In the years that followed she became an expert negotiator in her affairs with actors, discriminating enough to seek out talented people rather than untalented ones, and indeed, she enjoyed the talented ones more. It seemed that general intelligence went with talent. And she helped them in their careers. She never made the mistake of going directly to her husband. Moses Wartberg was too Olympian to be concerned with such decisions. Instead, she went to one of the three vice-presidents. She would rave about the talent of an actor she had seen in a little art group giving Ibsen and insist that she didn’t know the actor personally but she was sure he would be an asset to the studio. The vice-president would put the name down and the actor would get a small part. Soon enough the word got around. Bella Wartberg became so notorious for fucking anybody, anywhere, that whenever she stopped by one of the vice-president’s offices, that VP would make sure that one of his secretaries was present, as a gynecologist would make sure a nurse was present when examining a patient.

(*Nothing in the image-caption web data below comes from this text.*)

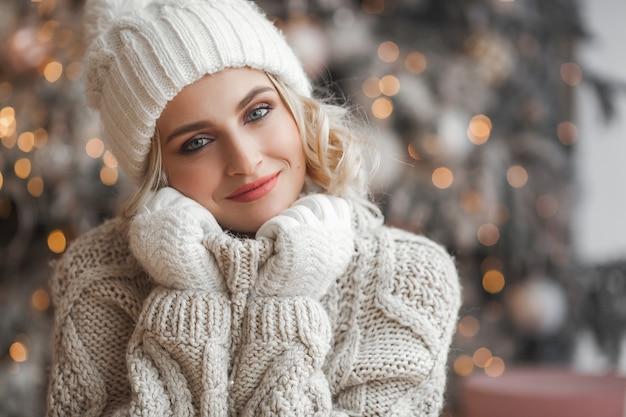 Schließen sie herauf portrait der schönen frau auf weihnachtsszene. junges mädchen nahe den weihnachtsbaumlichtern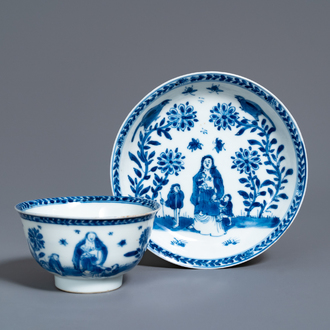 A Chinese blue and white 'mother with child' cup and saucer, Kangxi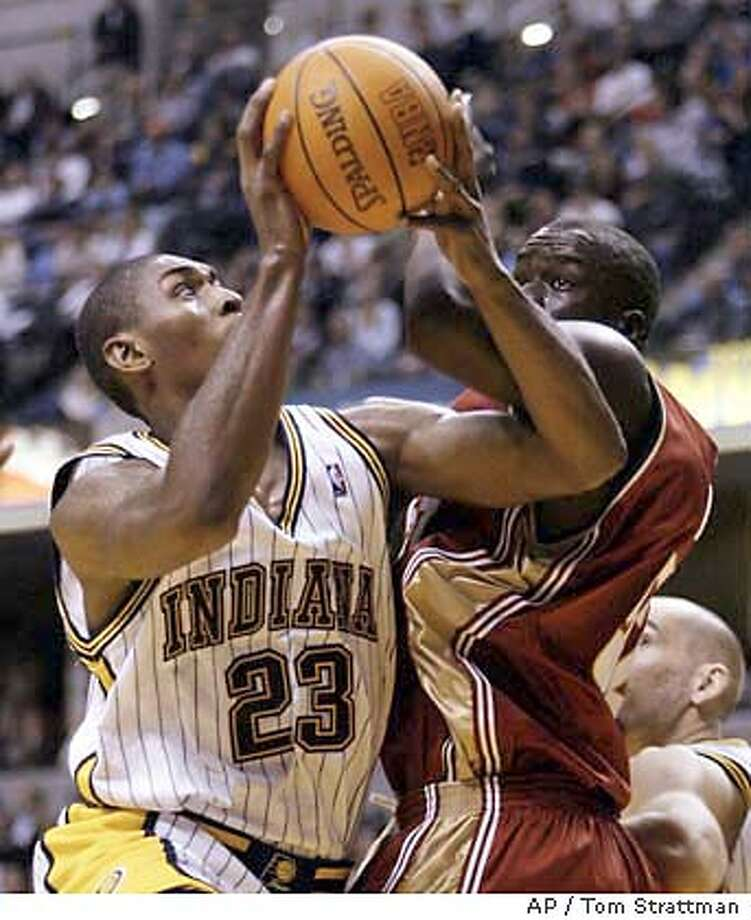 Indiana Pacers forward Ron Artest puts up a shot against Cleveland Cavaliers center DeSagana Diop of Senegal during the fourth quarter in Indianapolis on Friday, Nov. 7, 2003. Artest had 21 points in the Pacers' 91-90 win. (AP Photo/Tom Strattman) Photo: TOM STRATTMAN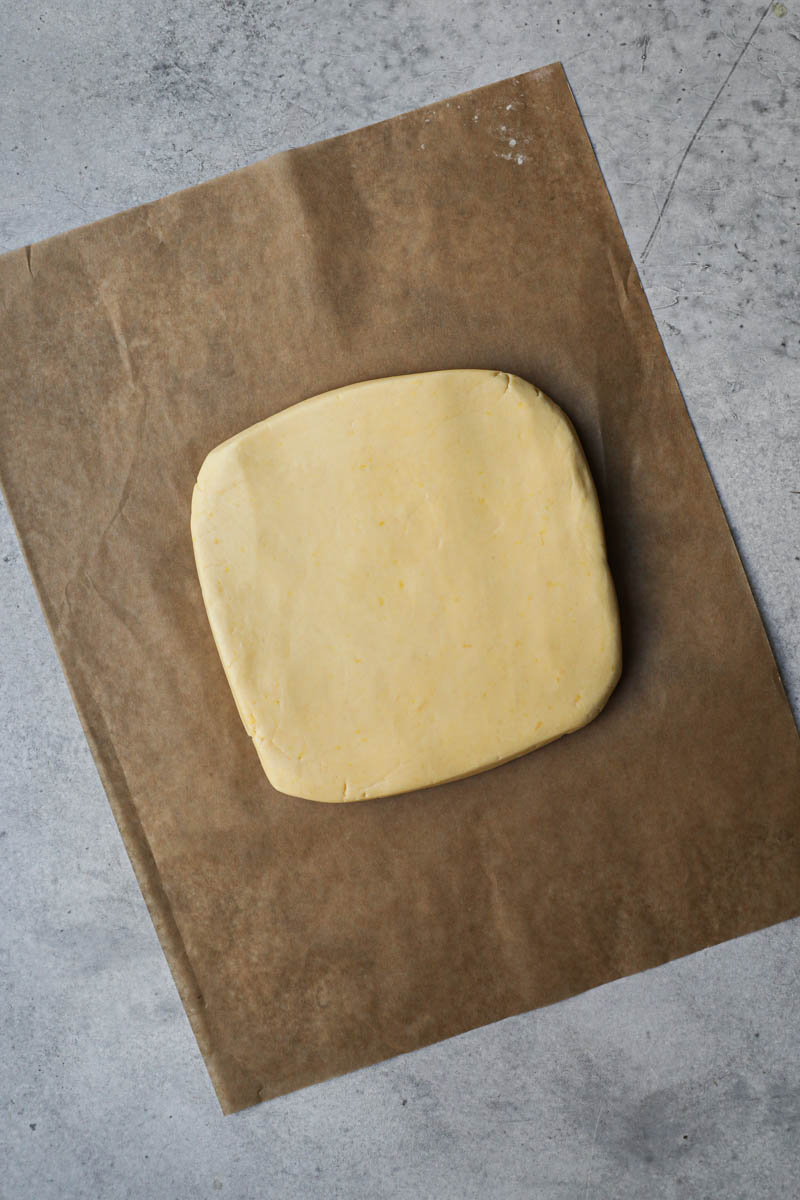 The alfajores cookies dough shaped as a rectangle on top of a piece of brown parchment paper.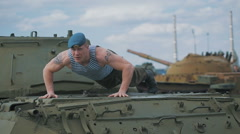 The soldier pushed on the tank. Training on a military base Stock Footage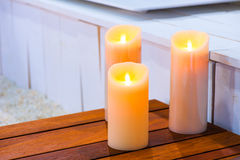 Three burning candles on Stock Photos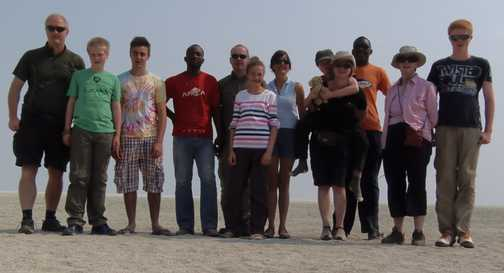 Group posing at Etosha salt pan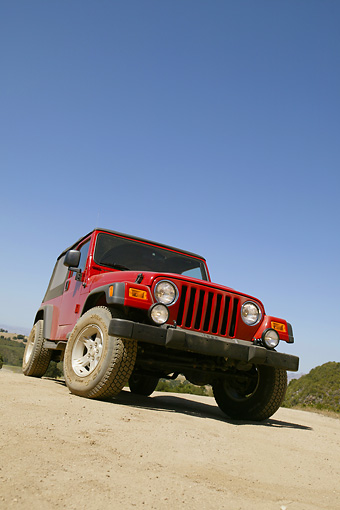 AUT 15 RK0847 01 © Kimball Stock 2004 Jeep Wrangler Red 3/4 Front Low View On Road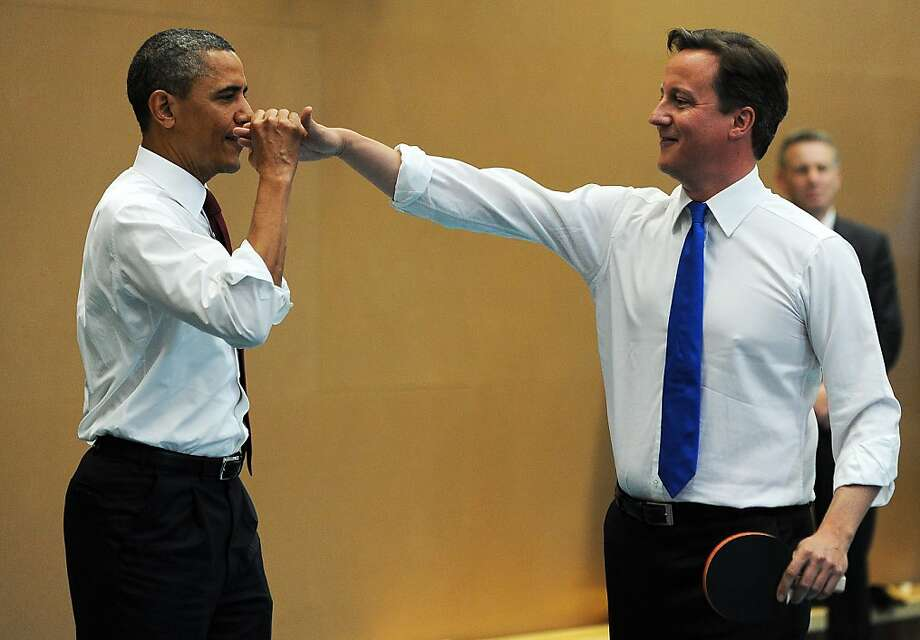 US President Barack Obama (L) high-fives with British Prime Minister David Cameron (R) as they play table tennis with students of the Globe Academy school in London, on May 24, 2011. Photo: Jewel Samad, AFP / Getty Images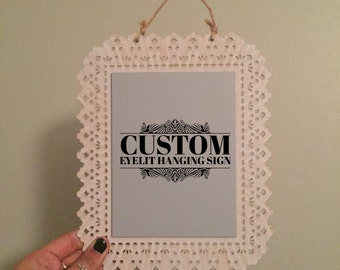 Custom Handlettering Eyelit Hanging Sign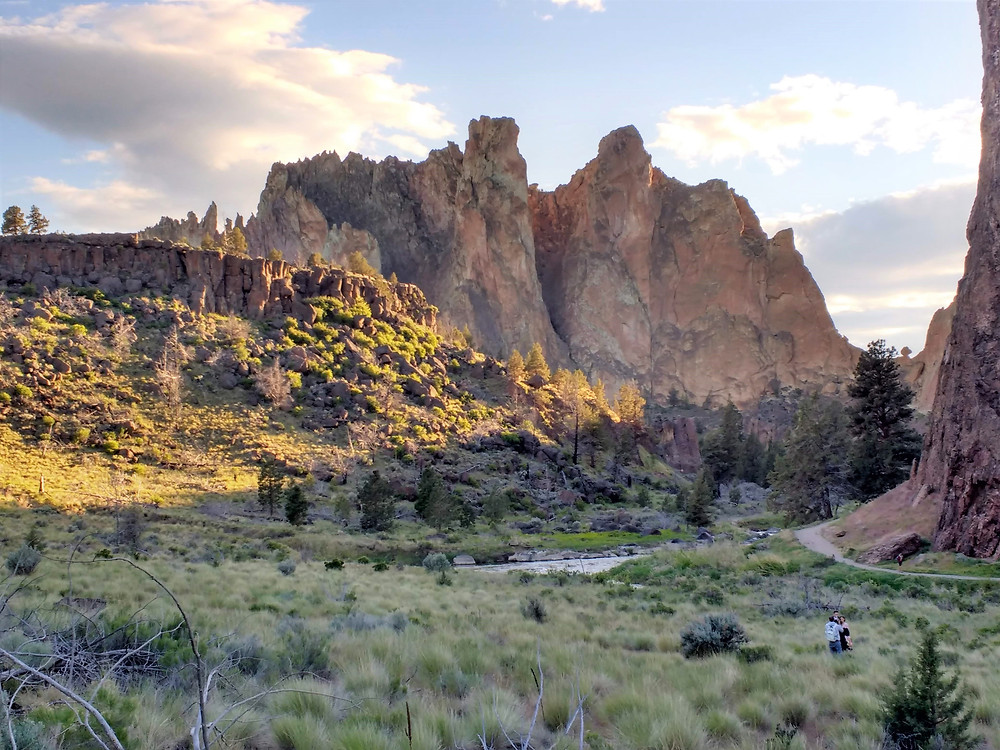 The sun beams down on a craggy bluff covered with yellow-green shrubs in the foreground, as the ruddy red cliffs of Smith Rock in Oregon loom in the background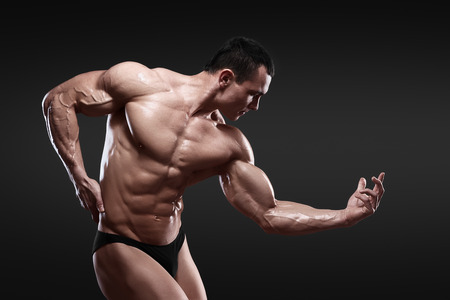 nude male body: Handsome muscular bodybuilder posing over black background. Isolated with clipping path. Stock Photo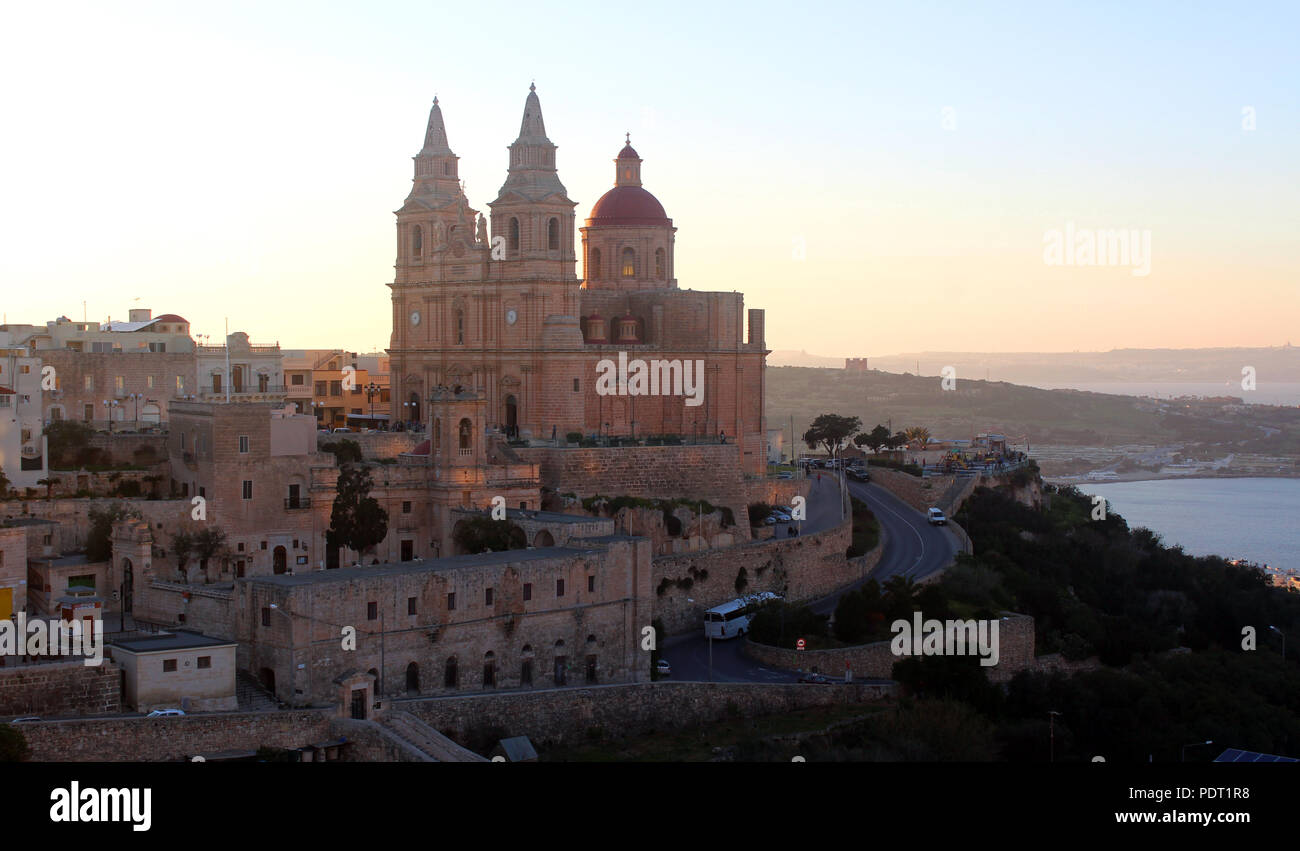 Mellieha, Malta, with its church, at sunset - Stock Image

The three VP’s jockeying for power had to accommodate Wartberg’s wife, or felt they had to. Jeff Wagon became good friends with Bella and would even introduce her to some especially upstanding young fellow. When all this failed, she prowled the expensive shops of Rodeo for women, took long lunches with pretty starlets at exclusive restaurants, wearing ominously huge macho sunglasses.
Because of his close relationship with Bella, Jeff Wagon was the odds-on favorite to get Moses Wartberg’s spot when he retired. There was one catch. What would Moses Wartberg do when he learned that his wife, Bella, was the Messalina of Beverly Hills? Gossip columnists planted Bella’s affairs as “blind items” Wartberg couldn’t fail to see. Bella was notorious.